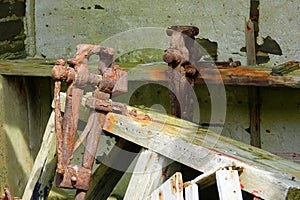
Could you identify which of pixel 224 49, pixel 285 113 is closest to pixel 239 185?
pixel 285 113

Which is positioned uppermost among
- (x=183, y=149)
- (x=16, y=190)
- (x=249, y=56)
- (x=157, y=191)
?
(x=249, y=56)

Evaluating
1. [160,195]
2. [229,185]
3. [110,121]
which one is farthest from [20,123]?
[229,185]

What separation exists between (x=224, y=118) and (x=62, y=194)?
3.48ft

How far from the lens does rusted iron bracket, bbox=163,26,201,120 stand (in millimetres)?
2762

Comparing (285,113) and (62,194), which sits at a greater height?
(285,113)

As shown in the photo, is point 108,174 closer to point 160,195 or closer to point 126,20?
point 160,195

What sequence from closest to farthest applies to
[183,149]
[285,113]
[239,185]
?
[239,185] → [183,149] → [285,113]

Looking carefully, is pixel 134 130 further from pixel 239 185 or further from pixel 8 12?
pixel 8 12

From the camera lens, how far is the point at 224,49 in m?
3.58

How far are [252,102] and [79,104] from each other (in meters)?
1.42

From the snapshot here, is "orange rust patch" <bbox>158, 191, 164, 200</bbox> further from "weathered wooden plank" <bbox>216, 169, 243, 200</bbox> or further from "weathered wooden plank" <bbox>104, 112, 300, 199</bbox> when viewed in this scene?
"weathered wooden plank" <bbox>216, 169, 243, 200</bbox>

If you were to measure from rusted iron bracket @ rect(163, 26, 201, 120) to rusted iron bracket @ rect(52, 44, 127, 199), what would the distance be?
0.42 metres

⁂

* THE PROBLEM
Each line from the one with "As shown in" through the last line of the records must be written out word for word. Include nothing else.

* EXERCISE RESULT
As shown in the photo, is point 108,174 closer to point 160,195 or closer to point 126,20?
point 160,195

What sequence from closest to farthest applies to
[183,149]
[285,113]
[239,185]
?
[239,185] → [183,149] → [285,113]

Looking carefully, is pixel 134 130 further from pixel 239 185 or further from pixel 8 12?
pixel 8 12

From the camera lens, how far is the point at 224,49 in m?
3.58

How far are [252,102] and [79,104] from each other (in meters)?
1.42

From the snapshot here, is "orange rust patch" <bbox>158, 191, 164, 200</bbox> further from "weathered wooden plank" <bbox>216, 169, 243, 200</bbox> or further from "weathered wooden plank" <bbox>104, 112, 300, 199</bbox> when viewed in this scene?
"weathered wooden plank" <bbox>216, 169, 243, 200</bbox>

If you were to measure from rusted iron bracket @ rect(163, 26, 201, 120) to rusted iron bracket @ rect(52, 44, 127, 199), what would the distance be?
0.42 metres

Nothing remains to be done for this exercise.